- Instruction: Count how many of the lines below contain the string "wooden", matching case exactly, and reply with the number alone.

[Lines of data]
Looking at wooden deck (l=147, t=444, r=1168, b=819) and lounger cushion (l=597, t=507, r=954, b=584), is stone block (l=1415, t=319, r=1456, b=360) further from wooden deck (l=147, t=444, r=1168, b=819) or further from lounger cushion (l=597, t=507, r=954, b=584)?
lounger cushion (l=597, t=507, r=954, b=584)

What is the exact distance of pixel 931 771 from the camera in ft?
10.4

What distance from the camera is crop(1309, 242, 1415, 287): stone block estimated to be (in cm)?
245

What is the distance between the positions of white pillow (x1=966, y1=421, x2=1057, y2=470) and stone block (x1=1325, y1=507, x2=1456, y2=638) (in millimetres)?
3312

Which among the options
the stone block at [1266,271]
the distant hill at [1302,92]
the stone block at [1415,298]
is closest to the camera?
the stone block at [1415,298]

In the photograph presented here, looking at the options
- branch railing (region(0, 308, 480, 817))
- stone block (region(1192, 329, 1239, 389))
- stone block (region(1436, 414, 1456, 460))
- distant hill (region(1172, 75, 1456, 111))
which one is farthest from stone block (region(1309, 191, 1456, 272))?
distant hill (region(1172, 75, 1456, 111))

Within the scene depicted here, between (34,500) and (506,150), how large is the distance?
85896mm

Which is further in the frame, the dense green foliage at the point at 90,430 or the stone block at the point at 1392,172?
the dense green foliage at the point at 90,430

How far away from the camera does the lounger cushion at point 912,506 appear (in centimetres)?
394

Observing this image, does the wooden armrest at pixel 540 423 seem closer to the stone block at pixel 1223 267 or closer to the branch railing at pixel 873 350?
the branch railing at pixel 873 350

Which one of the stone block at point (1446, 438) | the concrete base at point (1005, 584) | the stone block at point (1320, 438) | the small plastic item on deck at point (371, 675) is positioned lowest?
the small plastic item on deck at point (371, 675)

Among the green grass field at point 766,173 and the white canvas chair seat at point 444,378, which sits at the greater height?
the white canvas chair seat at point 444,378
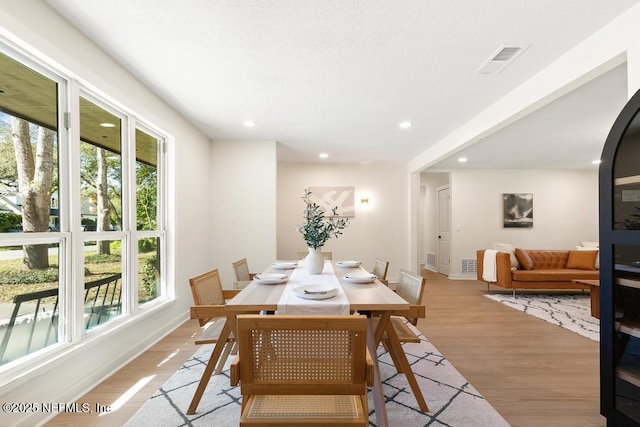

- Task solution: 2